GFX::Monk Home

Posts tagged: "python" - page 3

group_sequential

So the other day I had a list of (html) elements, and I wanted to get an array representing lines of text. The only problem being that some of the elements are displayed inline - so I needed to join those together. But only when they appeared next to each other.

I would call the generic way of doing so group_sequential, where an array is chunked into sub-arrays, and sequential elements satisfying some predicate are included in the same sub-array. That way, my predicate could be :inline?, and I could join the text of each grouped element together to get the lines out.

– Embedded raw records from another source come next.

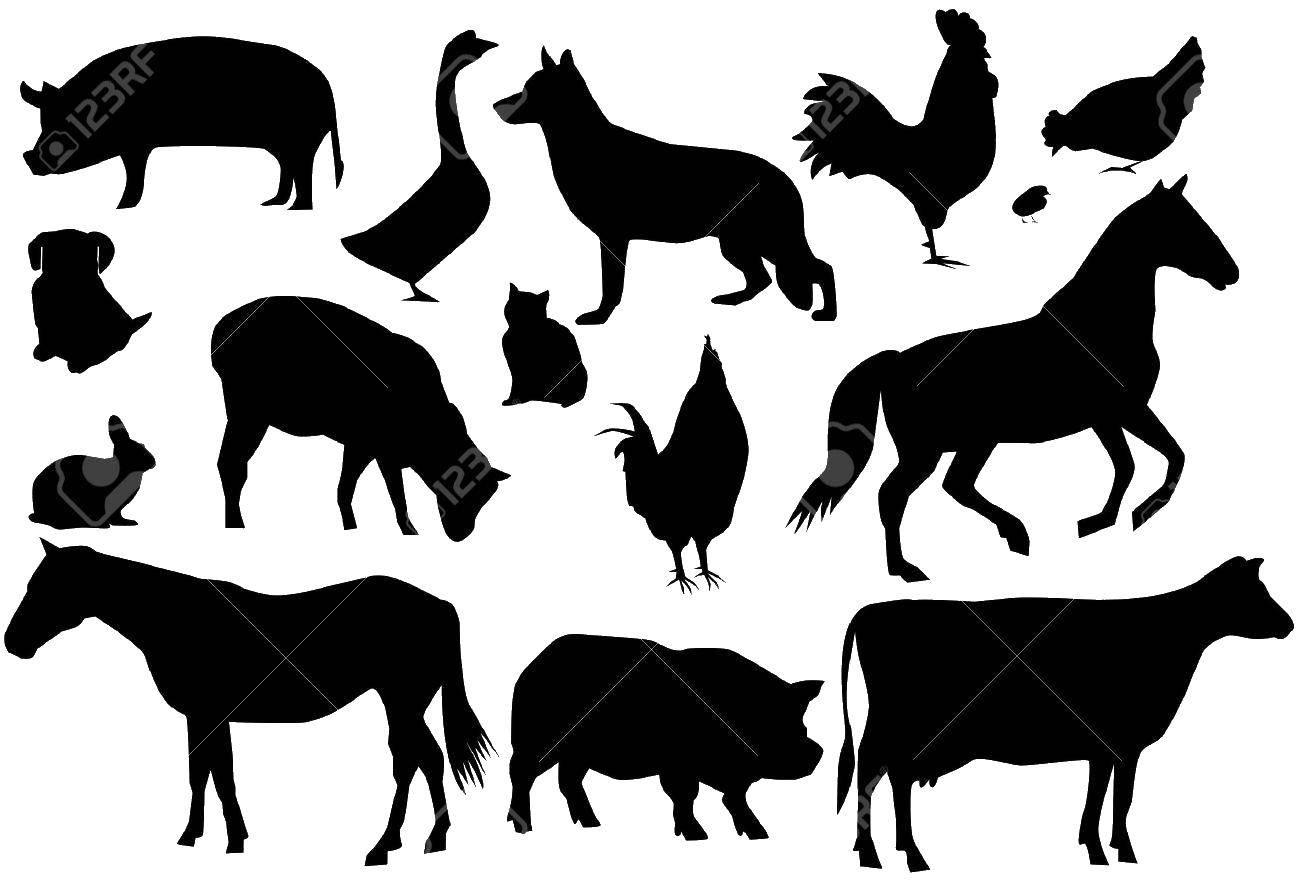 Раскраска Силуэты животных Скачать Контур.  Распечатать ,раскраски,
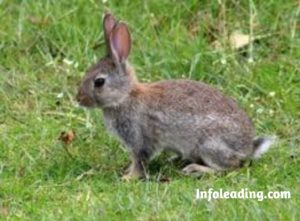 Challenges And Prospects Of Rabbit Farming In Nigeria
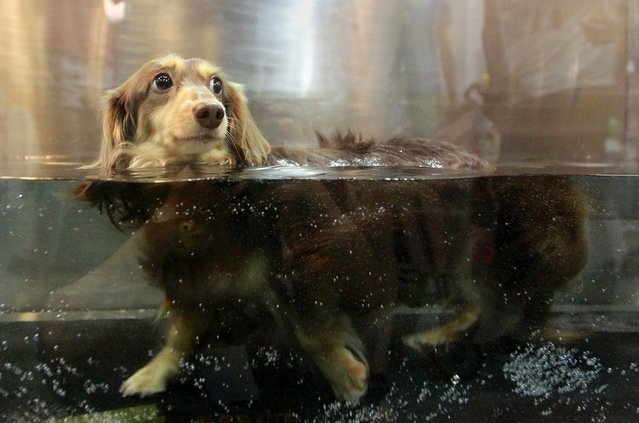 A dog walks inside a microbubble underwater treadmill for pets at the 2013 Taipei Pet Show in Taiwan on July 27, 2013. (Photo by Pichi Chuang/Reuters)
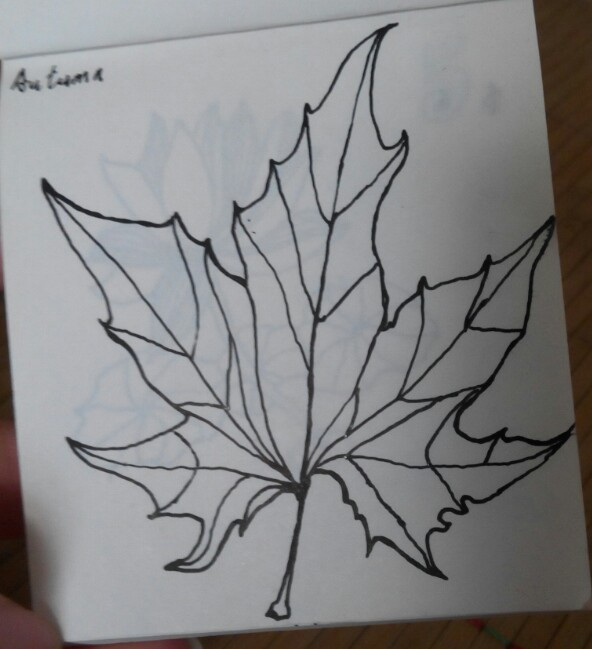 枫叶简笔画素描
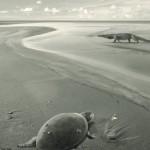 Las primeras tortugas marinas europeas se extinguieron por cambios en el nivel del mar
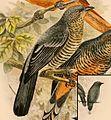 Coracina morio talautensis 1898.jpg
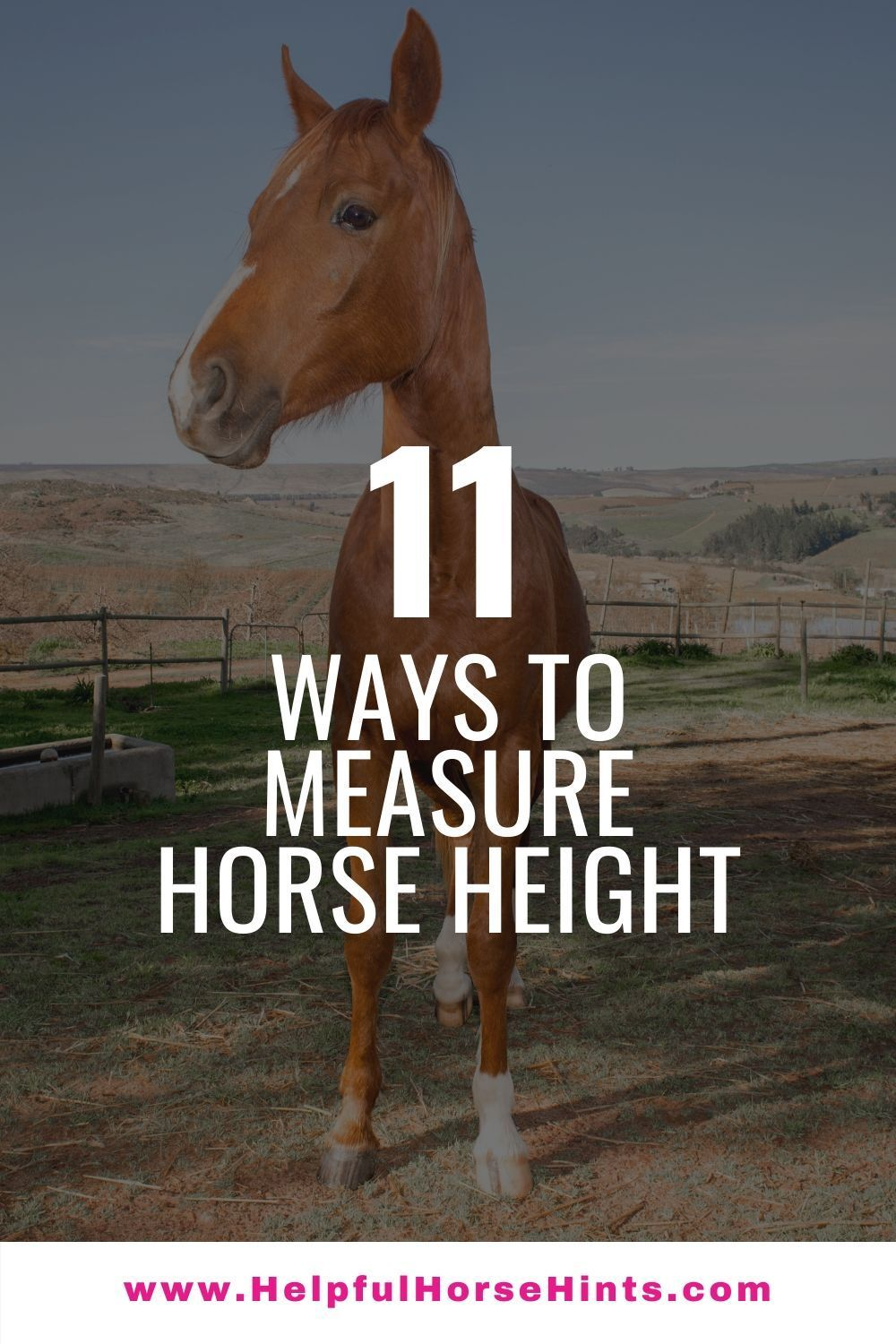 how to measure boxer dog height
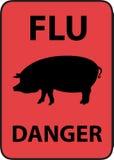 De griep van varkens Stock Foto's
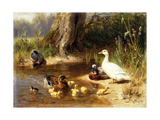Ducks at the Water's Edge, 1874 Giclee Print by Carl Jutz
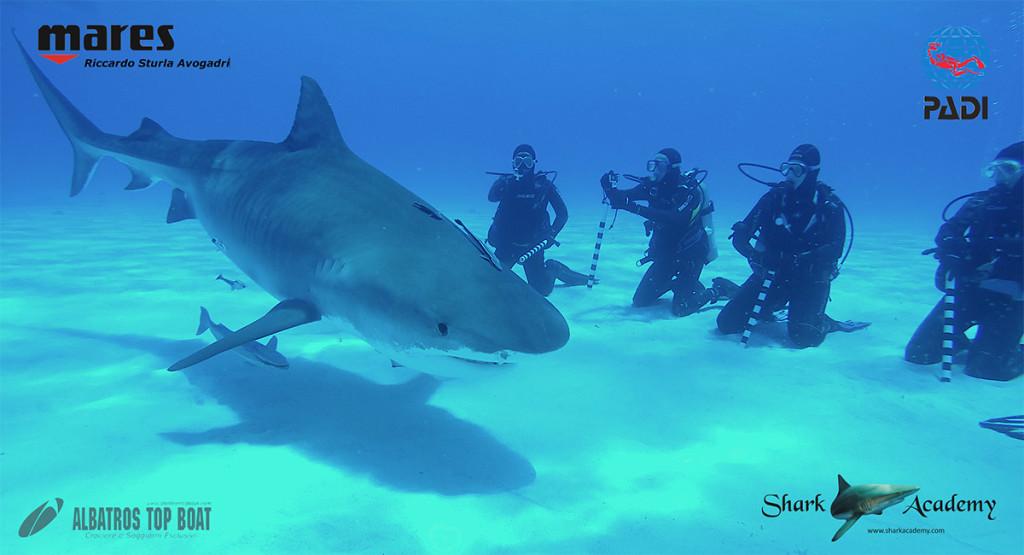 maldive sud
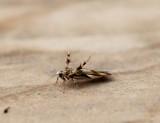 Stathmopodidae - Pootmotten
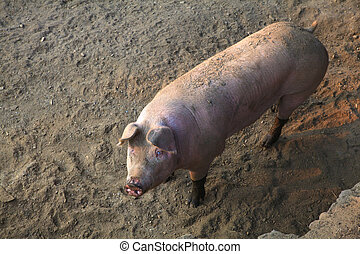 The domestic pig - View of the domestic pig in the pigpen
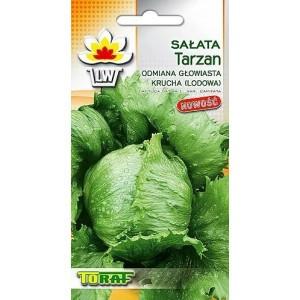 Nasiona Sałata Krucha Lodowa Tarzan Toraf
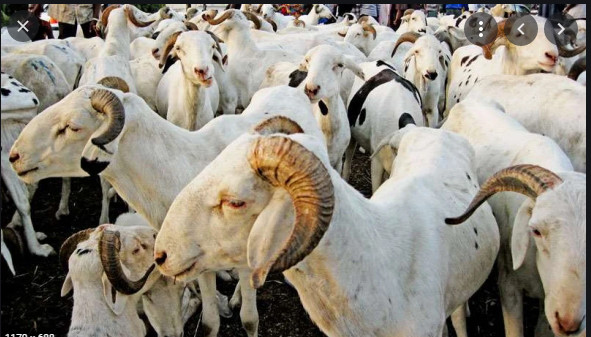 Tabaski: L'approvisionnement correct du marché en moutons, instruit
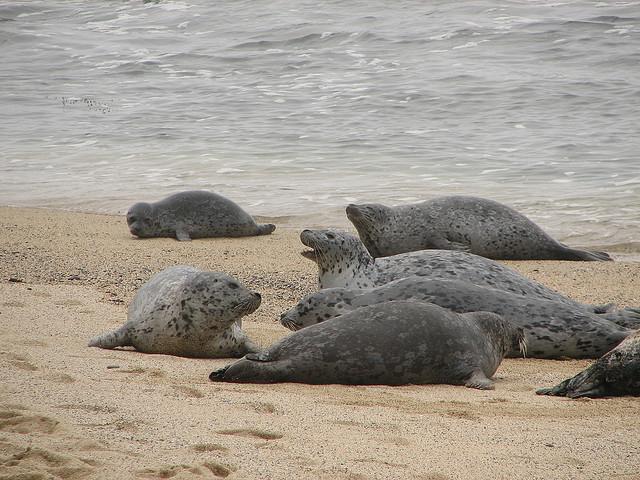 Тюлени (seals) отдыхают на берегу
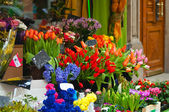 Colorful flowers on market — Stock Photo
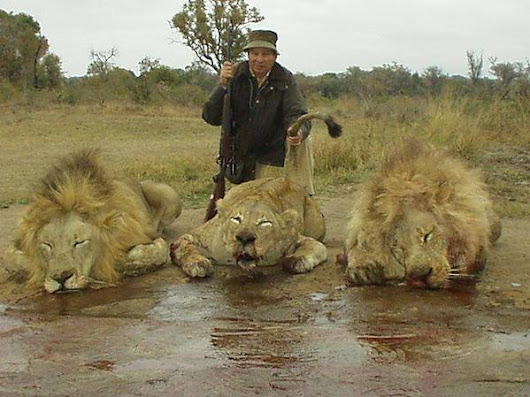 Carte Blanche expose on canned lions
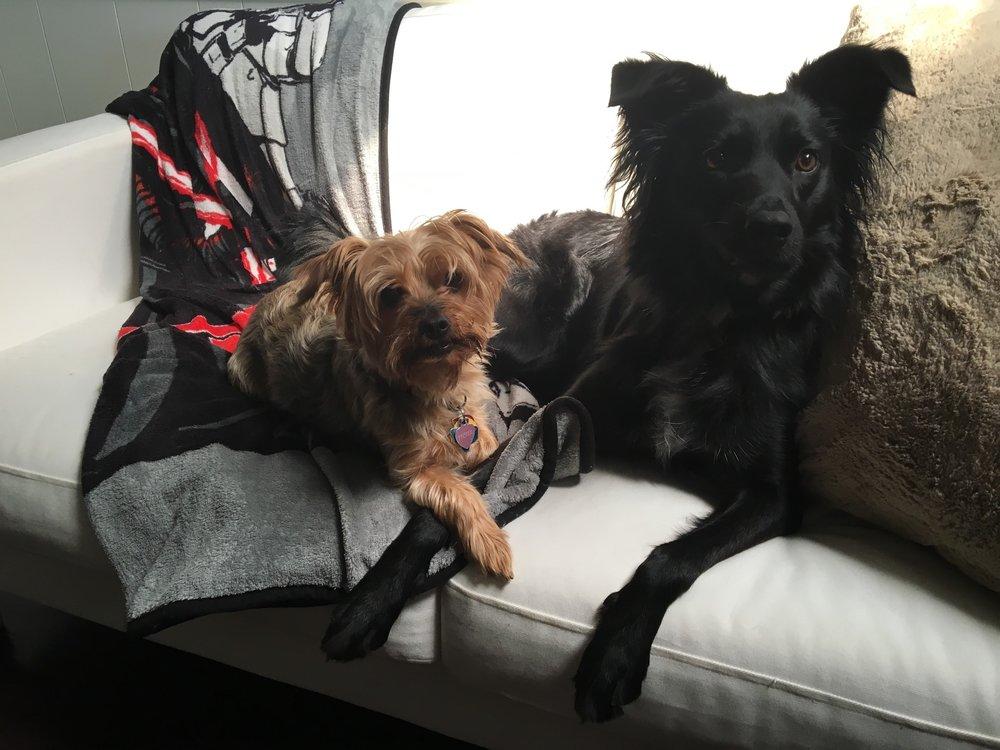 Heidi and Coco Mudd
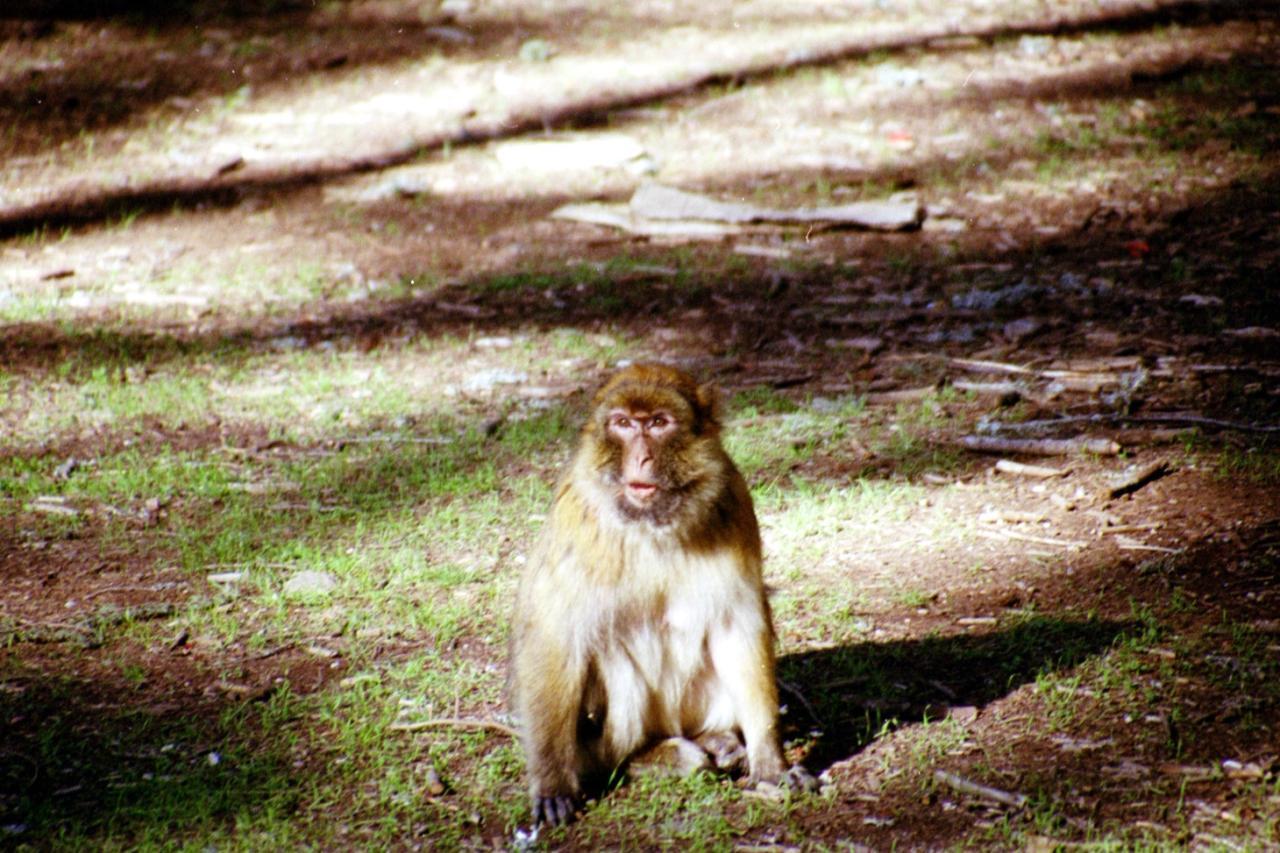 Mono en Azrou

For example, using even numbers for simplicity:

[1,2,3,4,6,8,5,4,4].group_sequential(&:even?)
=> [[1],[2],[3],[4,6,8],[5],[4,4]]

Here’s the ruby code I came up with:

	class Array
		def group_sequential
			result = []
			group = []
			finish_group = lambda do
				unless group.empty?
					result << group
					group = []
				end
			end

			self.each do |elem|
				if yield elem
					group << elem
				else
					finish_group.call
					result << [elem]
				end
			end
			finish_group.call
			result
		end
	end
	

Things are slightly less noisy, but assignment is subtly awkward in python without using nonlocal scope keyword (only available in python3):

	def group_sequential(predicate, sequence):
		result = []
		group = []
		def finish_group():
			if group:
				result.append(group)
			return []

		for item in sequence:
			if predicate(item):
				group.append(item)
			else:
				group = finish_group()
				result.append([item])
		group = finish_group()
		return result
	

This feels like something that should be doable in a much more concise way than I came up with above. Any ideas? (In either ruby or python)


Update:

My friend Iain has posted a number of interesting solutions over yonder, which got me thinking differently about it (specifically, reminding me of dropwhile and takewhile). I applied python’s itertools to the problem to get this rather satisfactory result in python:

	from itertools import takewhile, tee, dropwhile
	def group_sequential(pred, sequence):
		taker, dropper = tee(iter(sequence))
		while True:
			group = list(takewhile(pred, taker))
			if group: yield group
			yield [dropwhile(pred, dropper).next()]
	

(note: this is a generator which is fine for my purposes - you can always wrap it in a call to list() to force it into an actual list).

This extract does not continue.